The verification step
The last step is verifying that the backfill is actually complete before moving to the VALIDATE CONSTRAINT step. The verification is a simple count: SELECT count(*) FROM big_table WHERE new_column IS NULL should return zero. If it does not, the backfill is not done, and adding the NOT NULL constraint will fail with a confusing error message blaming a specific row that happens to have been inserted between the backfill end and the constraint addition.
The verification should also include a sanity check on the values: pick a sample of rows and verify that the new column has the expected relationship to the other columns. This catches the case where the backfill script had a bug and produced systematically wrong values.

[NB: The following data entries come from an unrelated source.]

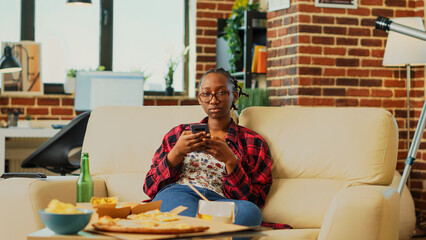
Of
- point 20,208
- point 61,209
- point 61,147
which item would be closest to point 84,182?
point 20,208

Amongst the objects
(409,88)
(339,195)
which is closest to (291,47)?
(409,88)

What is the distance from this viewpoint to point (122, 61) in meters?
6.03

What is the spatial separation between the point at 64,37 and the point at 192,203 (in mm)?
3888

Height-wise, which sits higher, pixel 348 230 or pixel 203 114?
pixel 203 114

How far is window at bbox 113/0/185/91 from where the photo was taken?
6.04 metres

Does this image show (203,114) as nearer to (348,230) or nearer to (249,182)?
(249,182)

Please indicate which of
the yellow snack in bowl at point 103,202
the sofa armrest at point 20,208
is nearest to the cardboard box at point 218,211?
the yellow snack in bowl at point 103,202

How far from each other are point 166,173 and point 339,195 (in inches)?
27.6

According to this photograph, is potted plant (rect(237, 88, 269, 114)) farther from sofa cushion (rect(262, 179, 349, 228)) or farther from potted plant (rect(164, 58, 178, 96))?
sofa cushion (rect(262, 179, 349, 228))

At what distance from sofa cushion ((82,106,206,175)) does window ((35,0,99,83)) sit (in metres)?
3.00

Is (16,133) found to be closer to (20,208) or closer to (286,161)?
(20,208)

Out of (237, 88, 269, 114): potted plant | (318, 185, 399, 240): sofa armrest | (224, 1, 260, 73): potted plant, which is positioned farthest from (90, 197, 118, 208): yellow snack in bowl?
(224, 1, 260, 73): potted plant

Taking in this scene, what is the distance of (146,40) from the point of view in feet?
20.0

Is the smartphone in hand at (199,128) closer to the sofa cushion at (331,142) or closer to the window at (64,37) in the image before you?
the sofa cushion at (331,142)
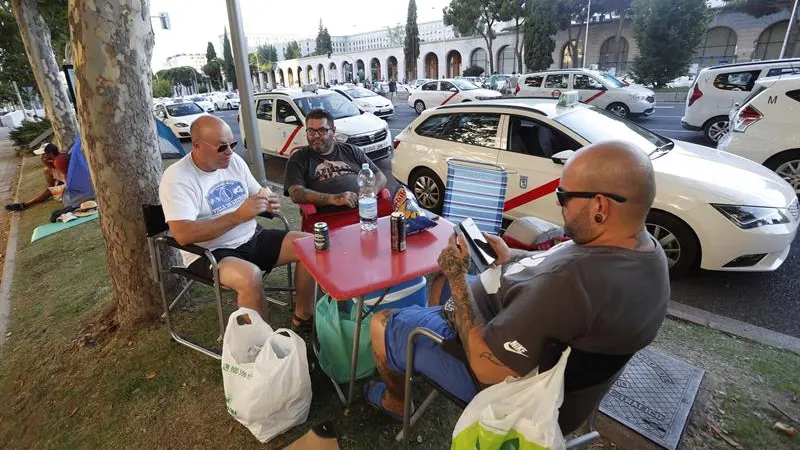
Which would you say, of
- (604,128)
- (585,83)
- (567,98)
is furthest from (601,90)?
(604,128)

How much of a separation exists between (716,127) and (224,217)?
933 centimetres

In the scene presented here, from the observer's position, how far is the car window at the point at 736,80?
25.8 ft

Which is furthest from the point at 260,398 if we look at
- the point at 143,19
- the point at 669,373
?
the point at 143,19

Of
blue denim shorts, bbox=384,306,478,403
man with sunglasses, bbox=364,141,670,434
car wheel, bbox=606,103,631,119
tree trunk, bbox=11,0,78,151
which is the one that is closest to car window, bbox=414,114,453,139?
blue denim shorts, bbox=384,306,478,403

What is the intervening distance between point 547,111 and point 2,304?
547cm

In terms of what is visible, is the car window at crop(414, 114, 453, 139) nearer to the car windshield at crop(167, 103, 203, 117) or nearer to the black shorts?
the black shorts

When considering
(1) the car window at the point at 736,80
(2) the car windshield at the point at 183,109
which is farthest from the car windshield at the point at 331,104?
(2) the car windshield at the point at 183,109

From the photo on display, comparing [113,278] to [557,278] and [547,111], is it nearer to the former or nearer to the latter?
[557,278]

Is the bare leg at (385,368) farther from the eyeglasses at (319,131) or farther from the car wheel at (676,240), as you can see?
the car wheel at (676,240)

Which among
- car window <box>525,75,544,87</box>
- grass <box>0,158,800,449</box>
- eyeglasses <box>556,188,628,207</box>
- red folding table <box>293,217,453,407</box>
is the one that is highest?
car window <box>525,75,544,87</box>

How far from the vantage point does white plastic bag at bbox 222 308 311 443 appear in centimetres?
189

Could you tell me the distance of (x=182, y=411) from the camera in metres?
→ 2.27

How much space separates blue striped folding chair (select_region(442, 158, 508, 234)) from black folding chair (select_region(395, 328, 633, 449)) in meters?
1.84

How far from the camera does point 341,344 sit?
7.59 feet
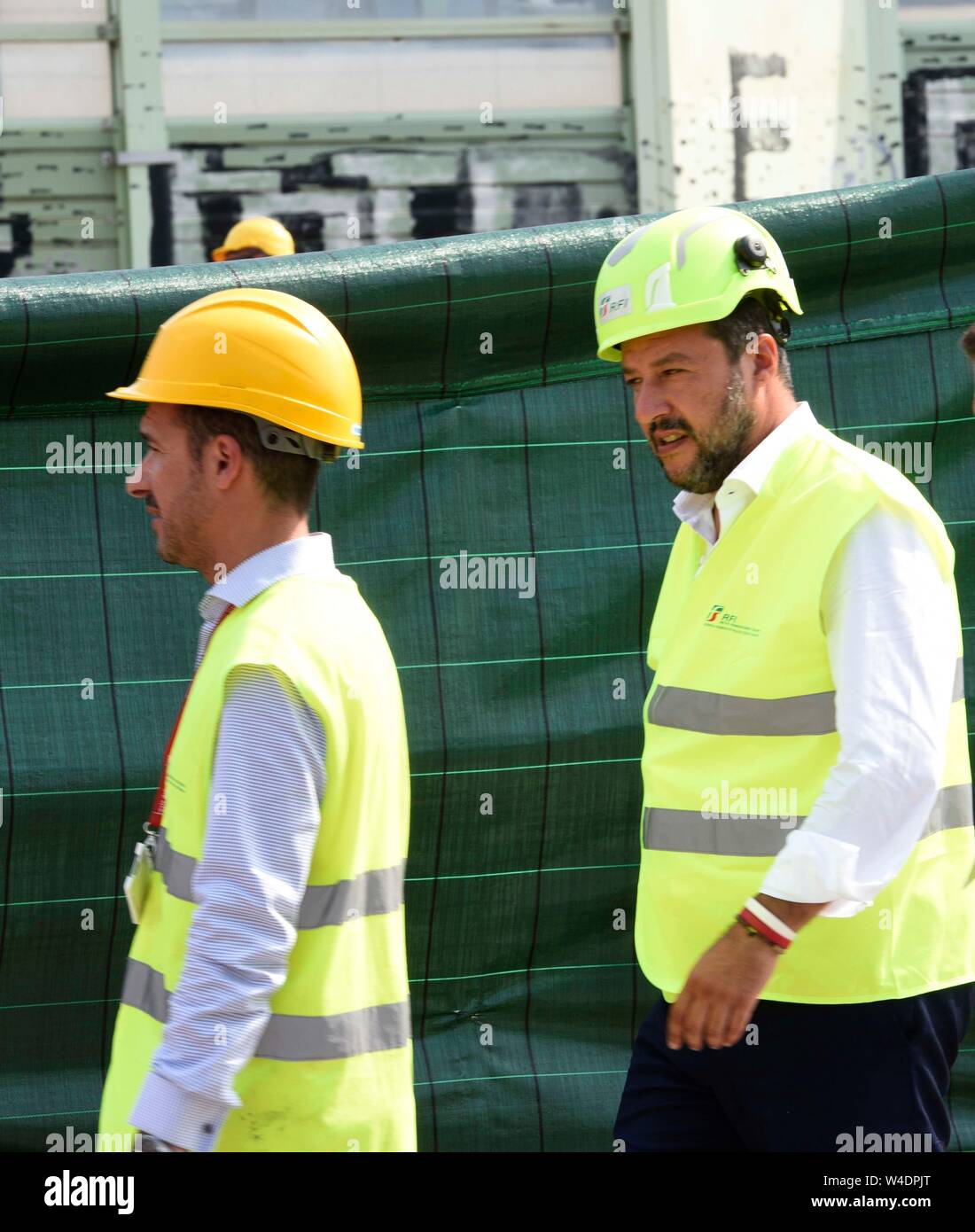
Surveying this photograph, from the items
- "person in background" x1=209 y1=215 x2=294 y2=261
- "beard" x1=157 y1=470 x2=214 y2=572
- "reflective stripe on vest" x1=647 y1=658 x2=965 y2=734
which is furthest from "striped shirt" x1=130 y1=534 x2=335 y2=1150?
"person in background" x1=209 y1=215 x2=294 y2=261

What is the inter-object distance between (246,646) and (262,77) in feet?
25.8

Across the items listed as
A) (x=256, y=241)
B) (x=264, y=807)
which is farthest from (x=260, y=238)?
(x=264, y=807)

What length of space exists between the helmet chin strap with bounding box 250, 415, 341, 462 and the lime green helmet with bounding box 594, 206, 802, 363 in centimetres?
71

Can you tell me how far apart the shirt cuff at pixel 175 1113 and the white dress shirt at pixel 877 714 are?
2.89ft

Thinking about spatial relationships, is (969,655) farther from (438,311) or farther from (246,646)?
(246,646)

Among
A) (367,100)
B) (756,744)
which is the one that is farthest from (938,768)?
(367,100)

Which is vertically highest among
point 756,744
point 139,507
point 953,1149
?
point 139,507

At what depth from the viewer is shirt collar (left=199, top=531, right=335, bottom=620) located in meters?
2.32

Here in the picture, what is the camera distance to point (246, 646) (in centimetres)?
216

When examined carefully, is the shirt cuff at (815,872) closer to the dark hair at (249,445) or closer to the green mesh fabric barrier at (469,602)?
the dark hair at (249,445)

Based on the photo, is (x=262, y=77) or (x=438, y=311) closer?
(x=438, y=311)

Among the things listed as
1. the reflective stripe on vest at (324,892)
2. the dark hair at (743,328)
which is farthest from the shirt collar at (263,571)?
the dark hair at (743,328)

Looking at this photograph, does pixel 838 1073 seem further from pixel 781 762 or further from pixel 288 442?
pixel 288 442

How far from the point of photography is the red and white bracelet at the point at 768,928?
244 centimetres
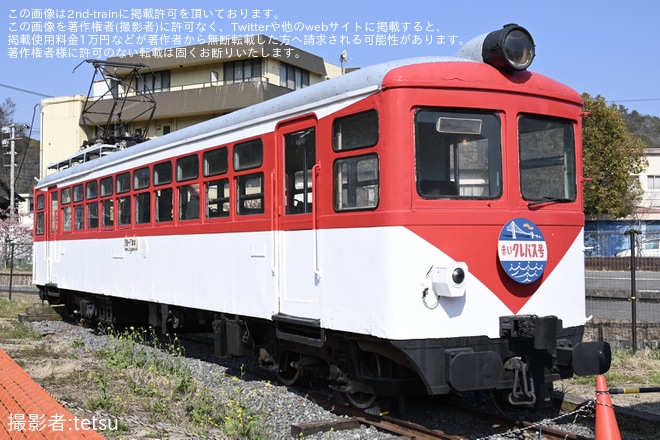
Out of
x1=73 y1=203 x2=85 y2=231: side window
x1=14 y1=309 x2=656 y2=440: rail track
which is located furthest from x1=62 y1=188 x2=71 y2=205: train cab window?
x1=14 y1=309 x2=656 y2=440: rail track

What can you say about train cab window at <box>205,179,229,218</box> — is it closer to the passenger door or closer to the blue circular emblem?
the passenger door

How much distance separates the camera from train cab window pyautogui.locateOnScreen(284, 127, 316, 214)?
7.02m

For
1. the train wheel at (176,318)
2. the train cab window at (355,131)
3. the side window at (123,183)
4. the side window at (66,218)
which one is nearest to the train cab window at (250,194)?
the train cab window at (355,131)

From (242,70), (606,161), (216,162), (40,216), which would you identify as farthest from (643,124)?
(216,162)

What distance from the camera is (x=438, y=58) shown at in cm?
640

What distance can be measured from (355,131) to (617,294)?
873 cm

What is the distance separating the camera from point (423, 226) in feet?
19.6

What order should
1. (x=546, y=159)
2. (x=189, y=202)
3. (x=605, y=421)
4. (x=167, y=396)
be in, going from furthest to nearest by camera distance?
(x=189, y=202), (x=167, y=396), (x=546, y=159), (x=605, y=421)

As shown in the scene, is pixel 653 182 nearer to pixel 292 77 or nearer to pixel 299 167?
pixel 292 77

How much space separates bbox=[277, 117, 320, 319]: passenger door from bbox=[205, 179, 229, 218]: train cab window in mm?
1215

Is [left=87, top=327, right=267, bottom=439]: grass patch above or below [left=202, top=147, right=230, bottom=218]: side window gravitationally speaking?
below

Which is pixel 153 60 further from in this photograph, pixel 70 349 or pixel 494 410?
pixel 494 410

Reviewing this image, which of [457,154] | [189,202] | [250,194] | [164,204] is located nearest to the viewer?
[457,154]

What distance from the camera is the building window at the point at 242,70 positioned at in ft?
135
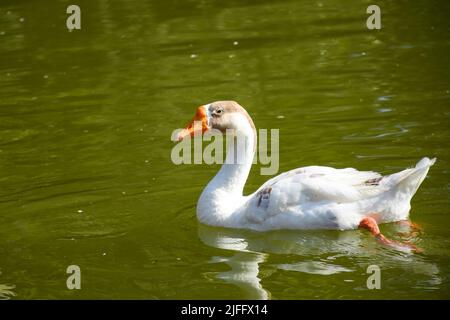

The verification is cheap and the cost of a silently corrupted backfill is high; the cost-benefit always favors verifying.
The deeper observation
A backfill is one of the operations where the difference between a small system and a large system is qualitative rather than quantitative. The technique that takes five lines of SQL at one scale takes a hundred lines of carefully-orchestrated script at another. The reason is not that the database has changed — Postgres works the same way at every scale — but that the relationship between the operation and the production traffic has changed. At small scale the operation is faster than any plausible incident response; at large scale the operation is the incident response.
The patterns that hold up are mostly about respecting that asymmetry: avoid full-table rewrites, work in chunks, give the database room to clean up, design the schema change as a sequence of deploys rather than one, and verify the result. None of these patterns are clever. They are the operational discipline that turns a potentially catastrophic schema change into a non-event, and the teams that have them have them because they have learned the lesson the hard way at least once.